**Record extracts:**
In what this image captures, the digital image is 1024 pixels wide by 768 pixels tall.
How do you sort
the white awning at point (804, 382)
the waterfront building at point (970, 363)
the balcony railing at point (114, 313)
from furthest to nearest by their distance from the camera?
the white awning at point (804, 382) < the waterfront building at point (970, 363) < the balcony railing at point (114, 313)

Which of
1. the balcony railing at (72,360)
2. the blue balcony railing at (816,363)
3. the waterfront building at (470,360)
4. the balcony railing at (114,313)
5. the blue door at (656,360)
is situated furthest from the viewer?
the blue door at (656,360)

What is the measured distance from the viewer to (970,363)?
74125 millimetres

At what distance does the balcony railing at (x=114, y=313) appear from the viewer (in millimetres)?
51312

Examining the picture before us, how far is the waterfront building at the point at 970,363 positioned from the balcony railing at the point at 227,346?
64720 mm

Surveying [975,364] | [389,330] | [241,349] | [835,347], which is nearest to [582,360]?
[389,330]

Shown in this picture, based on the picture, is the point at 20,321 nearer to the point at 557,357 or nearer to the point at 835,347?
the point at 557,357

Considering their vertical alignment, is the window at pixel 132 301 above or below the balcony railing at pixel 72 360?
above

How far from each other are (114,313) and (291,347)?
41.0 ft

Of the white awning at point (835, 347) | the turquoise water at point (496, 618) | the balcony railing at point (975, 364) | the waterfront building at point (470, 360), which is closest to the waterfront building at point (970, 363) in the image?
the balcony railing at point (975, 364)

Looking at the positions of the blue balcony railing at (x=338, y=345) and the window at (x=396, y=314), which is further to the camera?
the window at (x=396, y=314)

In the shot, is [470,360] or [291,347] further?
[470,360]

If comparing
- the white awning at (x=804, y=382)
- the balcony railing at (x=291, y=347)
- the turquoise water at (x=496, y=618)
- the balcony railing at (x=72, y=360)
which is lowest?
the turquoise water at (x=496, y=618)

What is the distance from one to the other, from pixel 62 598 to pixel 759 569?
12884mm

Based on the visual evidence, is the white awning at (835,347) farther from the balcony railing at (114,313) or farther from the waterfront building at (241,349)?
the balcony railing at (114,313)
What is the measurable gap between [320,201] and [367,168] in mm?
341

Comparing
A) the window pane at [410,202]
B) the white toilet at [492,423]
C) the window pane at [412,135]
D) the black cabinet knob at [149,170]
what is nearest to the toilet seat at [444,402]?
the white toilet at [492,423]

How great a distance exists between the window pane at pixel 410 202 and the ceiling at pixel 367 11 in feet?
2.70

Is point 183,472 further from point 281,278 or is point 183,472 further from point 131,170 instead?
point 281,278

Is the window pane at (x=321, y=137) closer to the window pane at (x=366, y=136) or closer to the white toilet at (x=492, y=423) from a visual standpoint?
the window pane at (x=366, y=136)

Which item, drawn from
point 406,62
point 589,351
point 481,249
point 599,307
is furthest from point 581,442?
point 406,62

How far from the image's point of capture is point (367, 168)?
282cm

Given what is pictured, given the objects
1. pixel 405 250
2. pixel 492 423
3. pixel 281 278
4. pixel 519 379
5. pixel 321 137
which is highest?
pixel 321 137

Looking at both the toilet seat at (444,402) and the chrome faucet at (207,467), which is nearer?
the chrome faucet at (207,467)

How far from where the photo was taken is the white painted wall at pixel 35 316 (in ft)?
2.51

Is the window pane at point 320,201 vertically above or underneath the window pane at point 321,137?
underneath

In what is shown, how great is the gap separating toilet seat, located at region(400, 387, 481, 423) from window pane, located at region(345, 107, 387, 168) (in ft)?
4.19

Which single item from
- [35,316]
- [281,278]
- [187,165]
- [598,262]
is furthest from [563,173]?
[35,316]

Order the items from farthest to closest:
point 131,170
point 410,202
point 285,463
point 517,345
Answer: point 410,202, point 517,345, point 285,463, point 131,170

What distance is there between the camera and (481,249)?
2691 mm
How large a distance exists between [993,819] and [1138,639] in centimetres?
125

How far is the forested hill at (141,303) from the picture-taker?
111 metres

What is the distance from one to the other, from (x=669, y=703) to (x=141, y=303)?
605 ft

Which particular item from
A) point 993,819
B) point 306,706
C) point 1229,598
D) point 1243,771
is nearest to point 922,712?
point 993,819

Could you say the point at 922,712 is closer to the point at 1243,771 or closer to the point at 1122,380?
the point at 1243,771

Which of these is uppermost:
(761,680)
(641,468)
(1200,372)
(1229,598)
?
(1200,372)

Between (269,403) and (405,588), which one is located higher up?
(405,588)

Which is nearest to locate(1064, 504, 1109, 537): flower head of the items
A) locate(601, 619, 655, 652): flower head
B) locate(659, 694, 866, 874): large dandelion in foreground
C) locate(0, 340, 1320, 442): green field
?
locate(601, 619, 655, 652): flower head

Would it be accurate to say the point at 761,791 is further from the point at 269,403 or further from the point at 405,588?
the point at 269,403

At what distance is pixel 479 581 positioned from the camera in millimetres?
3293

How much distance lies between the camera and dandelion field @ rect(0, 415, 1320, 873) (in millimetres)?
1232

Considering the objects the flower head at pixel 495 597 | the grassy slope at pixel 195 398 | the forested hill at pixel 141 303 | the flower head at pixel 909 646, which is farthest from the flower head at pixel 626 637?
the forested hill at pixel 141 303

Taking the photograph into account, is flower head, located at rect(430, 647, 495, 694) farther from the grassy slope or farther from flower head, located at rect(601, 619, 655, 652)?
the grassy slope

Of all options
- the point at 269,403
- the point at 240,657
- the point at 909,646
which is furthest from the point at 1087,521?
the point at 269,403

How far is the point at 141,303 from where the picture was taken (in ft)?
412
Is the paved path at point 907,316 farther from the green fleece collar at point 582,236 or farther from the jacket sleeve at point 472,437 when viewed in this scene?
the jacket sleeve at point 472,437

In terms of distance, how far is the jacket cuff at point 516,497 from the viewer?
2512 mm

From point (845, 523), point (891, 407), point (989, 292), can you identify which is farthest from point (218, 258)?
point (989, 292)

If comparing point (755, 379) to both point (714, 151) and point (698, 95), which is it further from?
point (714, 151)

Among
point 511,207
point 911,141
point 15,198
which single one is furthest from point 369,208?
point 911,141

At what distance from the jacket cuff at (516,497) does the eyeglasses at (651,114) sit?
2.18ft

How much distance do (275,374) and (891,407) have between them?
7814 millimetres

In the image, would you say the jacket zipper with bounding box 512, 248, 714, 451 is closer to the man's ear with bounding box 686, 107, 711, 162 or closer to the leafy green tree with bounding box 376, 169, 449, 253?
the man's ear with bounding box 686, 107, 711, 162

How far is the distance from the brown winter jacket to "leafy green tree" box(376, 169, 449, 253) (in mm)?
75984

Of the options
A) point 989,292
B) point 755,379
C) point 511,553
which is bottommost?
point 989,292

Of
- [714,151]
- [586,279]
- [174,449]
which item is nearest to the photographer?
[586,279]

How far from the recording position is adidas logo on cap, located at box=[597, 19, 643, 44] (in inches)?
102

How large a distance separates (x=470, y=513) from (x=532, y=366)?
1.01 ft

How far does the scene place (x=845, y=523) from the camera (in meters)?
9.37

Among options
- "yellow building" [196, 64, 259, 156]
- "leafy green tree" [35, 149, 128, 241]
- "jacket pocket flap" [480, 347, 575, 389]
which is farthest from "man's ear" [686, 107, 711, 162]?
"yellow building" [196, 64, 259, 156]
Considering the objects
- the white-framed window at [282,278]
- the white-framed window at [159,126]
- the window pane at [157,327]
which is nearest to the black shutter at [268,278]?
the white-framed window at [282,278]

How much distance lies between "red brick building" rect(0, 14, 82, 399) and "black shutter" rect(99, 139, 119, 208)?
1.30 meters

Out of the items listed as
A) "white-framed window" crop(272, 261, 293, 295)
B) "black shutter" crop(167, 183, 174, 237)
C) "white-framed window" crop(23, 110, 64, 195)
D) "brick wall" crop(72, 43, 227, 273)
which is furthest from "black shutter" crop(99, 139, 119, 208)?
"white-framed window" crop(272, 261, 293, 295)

**Problem details:** Copy the lines from the start of the items through the line containing "the white awning at point (804, 382) <", inclusive, substituting "order" for "sort" and leaving everything else unchanged.

**Solution for this task:**
In what this image captures, the digital image is 1024 pixels wide by 768 pixels tall.
How do you order
the white awning at point (804, 382)
the waterfront building at point (970, 363)
the balcony railing at point (114, 313)
from furthest to nearest by their distance from the camera?
the white awning at point (804, 382) < the waterfront building at point (970, 363) < the balcony railing at point (114, 313)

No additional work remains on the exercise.